Tight industrial market

Geographically confined industrial markets such as the Los Angeles County one have seen a large increase in rents. Year-over-year through February, Los Angeles industrial rents rose by 7.8 percent, outperforming the 5.1 percent national average growth, a recent CommercialEdge report shows. With less space for new development than other markets, Los Angeles had a 4.4 percent industrial vacancy as of February, one of the lowest nationwide. The supply pipeline also tells a similar story, with 5.7 million square feet under construction, a mere 0.9 percent of total stock, according to the same report.

Intercontinental Senior Director of Acquisitions Jessica Levin said in a prepared statement that only a small percentage of the industrial inventory in the San Fernando Valley are buildings larger than 100,000 square feet and that the majority of those assets are older product.

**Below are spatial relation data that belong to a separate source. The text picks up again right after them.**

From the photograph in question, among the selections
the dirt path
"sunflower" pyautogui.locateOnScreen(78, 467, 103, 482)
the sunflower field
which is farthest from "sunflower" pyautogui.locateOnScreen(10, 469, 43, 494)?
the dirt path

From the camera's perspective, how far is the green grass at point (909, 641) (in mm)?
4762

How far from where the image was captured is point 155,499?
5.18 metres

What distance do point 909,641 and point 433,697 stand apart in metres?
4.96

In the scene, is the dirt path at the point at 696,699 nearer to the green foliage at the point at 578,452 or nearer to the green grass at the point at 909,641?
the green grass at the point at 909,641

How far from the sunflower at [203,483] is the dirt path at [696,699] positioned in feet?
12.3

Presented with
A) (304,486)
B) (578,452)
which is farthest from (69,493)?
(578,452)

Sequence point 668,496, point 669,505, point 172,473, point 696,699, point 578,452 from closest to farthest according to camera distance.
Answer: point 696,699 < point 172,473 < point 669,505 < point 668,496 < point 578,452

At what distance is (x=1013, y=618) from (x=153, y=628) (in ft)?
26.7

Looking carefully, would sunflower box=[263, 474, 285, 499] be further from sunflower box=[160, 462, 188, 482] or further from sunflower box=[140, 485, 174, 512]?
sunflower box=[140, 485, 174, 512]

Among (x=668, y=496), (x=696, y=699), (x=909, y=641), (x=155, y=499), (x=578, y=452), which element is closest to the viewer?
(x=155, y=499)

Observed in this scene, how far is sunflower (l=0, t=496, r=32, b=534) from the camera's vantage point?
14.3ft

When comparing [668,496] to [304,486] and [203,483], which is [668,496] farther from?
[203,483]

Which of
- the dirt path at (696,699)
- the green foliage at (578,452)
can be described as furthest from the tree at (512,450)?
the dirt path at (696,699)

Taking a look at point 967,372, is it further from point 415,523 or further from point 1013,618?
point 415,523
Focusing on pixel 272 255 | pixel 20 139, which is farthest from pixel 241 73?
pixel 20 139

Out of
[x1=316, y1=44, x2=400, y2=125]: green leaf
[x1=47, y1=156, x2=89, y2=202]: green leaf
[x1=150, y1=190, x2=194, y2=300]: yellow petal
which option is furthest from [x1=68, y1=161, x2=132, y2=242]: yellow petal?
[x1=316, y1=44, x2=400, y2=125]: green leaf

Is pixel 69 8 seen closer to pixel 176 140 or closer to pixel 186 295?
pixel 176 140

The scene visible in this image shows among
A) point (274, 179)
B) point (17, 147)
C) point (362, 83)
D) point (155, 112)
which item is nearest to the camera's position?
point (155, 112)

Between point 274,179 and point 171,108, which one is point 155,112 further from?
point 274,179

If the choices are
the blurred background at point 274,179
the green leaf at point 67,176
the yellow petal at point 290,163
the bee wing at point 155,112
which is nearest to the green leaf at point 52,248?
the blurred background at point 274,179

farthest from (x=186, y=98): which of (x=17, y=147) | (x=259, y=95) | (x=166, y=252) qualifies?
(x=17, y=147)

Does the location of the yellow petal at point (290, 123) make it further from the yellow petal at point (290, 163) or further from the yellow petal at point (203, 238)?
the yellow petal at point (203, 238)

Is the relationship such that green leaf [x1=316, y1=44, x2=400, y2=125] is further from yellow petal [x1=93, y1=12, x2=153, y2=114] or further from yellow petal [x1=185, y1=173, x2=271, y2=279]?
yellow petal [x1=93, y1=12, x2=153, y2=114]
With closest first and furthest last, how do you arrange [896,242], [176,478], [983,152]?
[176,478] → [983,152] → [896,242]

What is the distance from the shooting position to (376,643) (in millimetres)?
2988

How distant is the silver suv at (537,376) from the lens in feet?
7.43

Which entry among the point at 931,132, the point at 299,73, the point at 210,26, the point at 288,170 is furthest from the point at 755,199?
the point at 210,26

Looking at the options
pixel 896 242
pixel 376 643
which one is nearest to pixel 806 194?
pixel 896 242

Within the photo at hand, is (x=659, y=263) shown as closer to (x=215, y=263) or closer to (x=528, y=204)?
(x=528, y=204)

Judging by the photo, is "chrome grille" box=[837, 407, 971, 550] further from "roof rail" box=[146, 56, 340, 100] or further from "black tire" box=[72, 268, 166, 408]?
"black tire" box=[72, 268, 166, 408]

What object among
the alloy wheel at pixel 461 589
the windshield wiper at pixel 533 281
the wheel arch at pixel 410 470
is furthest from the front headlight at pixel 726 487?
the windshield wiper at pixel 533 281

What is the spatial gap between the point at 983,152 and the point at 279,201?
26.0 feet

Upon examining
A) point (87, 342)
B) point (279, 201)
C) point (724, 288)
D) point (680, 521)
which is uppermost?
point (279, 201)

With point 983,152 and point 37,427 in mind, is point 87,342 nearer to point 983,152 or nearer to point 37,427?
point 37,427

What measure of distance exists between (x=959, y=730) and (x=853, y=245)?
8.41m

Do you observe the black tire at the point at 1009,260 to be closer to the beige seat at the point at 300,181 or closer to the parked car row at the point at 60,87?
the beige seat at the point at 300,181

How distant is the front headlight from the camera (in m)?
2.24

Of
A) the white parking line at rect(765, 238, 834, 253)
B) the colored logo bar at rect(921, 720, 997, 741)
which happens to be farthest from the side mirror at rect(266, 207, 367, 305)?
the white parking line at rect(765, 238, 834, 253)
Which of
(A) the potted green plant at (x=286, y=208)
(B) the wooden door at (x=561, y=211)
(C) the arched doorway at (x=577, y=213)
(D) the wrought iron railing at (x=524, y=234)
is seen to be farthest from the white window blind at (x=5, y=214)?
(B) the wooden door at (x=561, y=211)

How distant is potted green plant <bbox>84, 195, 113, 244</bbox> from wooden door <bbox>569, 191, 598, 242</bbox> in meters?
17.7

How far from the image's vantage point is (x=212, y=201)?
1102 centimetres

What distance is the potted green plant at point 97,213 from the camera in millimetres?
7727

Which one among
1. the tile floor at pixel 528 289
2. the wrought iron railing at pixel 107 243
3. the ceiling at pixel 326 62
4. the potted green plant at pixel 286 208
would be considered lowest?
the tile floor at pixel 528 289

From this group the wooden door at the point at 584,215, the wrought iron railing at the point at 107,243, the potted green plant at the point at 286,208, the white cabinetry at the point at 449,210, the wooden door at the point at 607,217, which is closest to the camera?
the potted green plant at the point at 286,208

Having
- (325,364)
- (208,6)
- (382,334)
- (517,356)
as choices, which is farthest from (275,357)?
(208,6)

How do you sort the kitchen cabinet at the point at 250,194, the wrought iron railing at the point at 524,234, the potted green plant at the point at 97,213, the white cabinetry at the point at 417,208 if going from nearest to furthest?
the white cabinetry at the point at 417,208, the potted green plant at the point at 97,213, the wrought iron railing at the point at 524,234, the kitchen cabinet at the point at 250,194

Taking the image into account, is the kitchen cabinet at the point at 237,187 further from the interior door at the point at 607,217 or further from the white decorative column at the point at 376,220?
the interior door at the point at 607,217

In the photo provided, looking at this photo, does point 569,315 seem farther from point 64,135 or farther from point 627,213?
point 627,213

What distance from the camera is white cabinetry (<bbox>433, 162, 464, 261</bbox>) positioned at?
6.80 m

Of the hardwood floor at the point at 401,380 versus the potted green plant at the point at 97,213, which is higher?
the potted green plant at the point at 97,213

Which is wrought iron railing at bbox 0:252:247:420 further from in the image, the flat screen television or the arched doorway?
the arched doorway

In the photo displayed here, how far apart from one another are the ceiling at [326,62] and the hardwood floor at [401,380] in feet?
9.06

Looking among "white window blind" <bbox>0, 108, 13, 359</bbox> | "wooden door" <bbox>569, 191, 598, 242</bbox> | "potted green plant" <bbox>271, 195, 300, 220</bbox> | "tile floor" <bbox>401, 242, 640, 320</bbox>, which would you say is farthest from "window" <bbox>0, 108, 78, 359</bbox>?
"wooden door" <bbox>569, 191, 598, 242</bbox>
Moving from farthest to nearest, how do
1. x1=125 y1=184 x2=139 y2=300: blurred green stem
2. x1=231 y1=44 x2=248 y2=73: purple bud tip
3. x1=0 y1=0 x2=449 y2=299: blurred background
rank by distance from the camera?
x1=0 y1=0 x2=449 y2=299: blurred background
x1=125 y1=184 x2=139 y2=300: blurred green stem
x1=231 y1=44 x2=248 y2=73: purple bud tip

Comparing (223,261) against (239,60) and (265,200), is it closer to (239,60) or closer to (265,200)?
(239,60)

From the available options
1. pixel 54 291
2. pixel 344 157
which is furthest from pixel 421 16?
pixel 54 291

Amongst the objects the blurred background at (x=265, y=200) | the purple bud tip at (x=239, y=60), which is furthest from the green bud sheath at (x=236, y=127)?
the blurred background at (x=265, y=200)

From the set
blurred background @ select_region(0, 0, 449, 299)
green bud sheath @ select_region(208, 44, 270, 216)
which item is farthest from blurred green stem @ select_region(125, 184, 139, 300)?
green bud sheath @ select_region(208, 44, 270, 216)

According to Levin, the size of the property, combined with the quality of tenancy, the seller’s recent improvements and the building’s centralized location make this an irreplaceable last-mile delivery facility in Los Angeles.

Intercontinental Real Estate Corp. currently owns upwards of 5 million square feet of industrial assets nationally, with a focus on coastal markets. In addition, its portfolio also includes some 8.2 million square feet of office properties. In June of last year, Intercontinental and Wright Runstad & Co. broke ground on 400 University at Rainier Square, within the 1.2 million-square-foot Rainer Square mixed-use development in downtown Seattle.